At Magnolia, we start bringing in conifers in the fall and stop bringing them in mid spring, with right about now being the best time for prime selection. In nature, Conifers come from all over the world, and where they come from is a pretty good indicator of whether they can adapt this hot and dry part of California. If you are lucky enough to have good draining soil, various sunlight conditions and automatic irrigation there is a place for every conifer we carry in your garden. Most of the smaller conifers we carry are grafted cloned varieties making them very predictable in growth and habit.
I tend to put conifers into three categories
Category 1- The Safest Bets for Success
Cedrus- True Cedars come mostly from the Mediterranean, and are excellent durable choices in the valley and up into the hills. They are very flexible with sun and soil conditions (provided the drainage is good).
Cupressus- Cypress are also from more arid places. Both the Arizona and Italian varieties do very well here, though they do need regular water to get a foothold. Monterey Cypress are a little trickier and seem to do better in clay rich soil with dappled shade.
Thuja- or Western Cedar thrive in shady or part sun spots Thuja occidentalis varieties are a great choice (occidentalis is a latin term used for plants native to the western americas). Other Thuja species can be more sensitive to dry heat.
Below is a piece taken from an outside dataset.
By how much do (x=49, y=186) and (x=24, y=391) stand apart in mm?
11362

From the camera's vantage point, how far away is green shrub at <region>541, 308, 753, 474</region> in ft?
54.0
Cephlotaxus and Taxus- though the Yews are not fans of afternoon sun, they are roughed performers in various shade conditions.
Category 2- The Softies-
Chamaecyparis, White Pines, Oriental Spruce, Cryptomeria and other Thuja varieties
It’s a safe bet with conifers that if they are soft to touch, they are not suited for hot areas in the North State. These plants need shade most of the day and a reliable watering system (drip irrigation is best).
Category 3- the Wild Cards- for those with green thumb confidence only-Other spruces and Pines as well as any new variety of anything
Some people have luck with certain plants, and some do not. What can I say, many conifers are not a sure thing here. Some customers can grow wonderful mugo pines and blue spruce and others fail miserably. Both plants tend to be ones that people plant multiples of, which can be a big expensive mistake. Start by trying these as accents in selected areas before you get too invested.
Once you get the conifer bug (and some get the bug big time), you might be wanting to try something new and different- and we stock the new and different if we think it has a chance of growing here.
Having a good watering system and large trees to give you dappled sun light can do wonders for plant success, but sometimes what ever your providing is not doing it for a type of plant. Never “mass” plant any conifers that not category 1 on the valley floor. Make sure that you or your landscaper has confidence in your plantings. I wouldn’t recommend changing a vacant landscape into a conifer garden in one big swoop and definitely not without a serious amendment to the soil (I love to use E.B. stone Azalea and camellia planting mix for all of my conifer plantings).
All this being said, once you choose the right conifer, for the right spot, going forward there is not many plants in need of less maintenance than dwarf conifers, and not many that can provide such year round interest.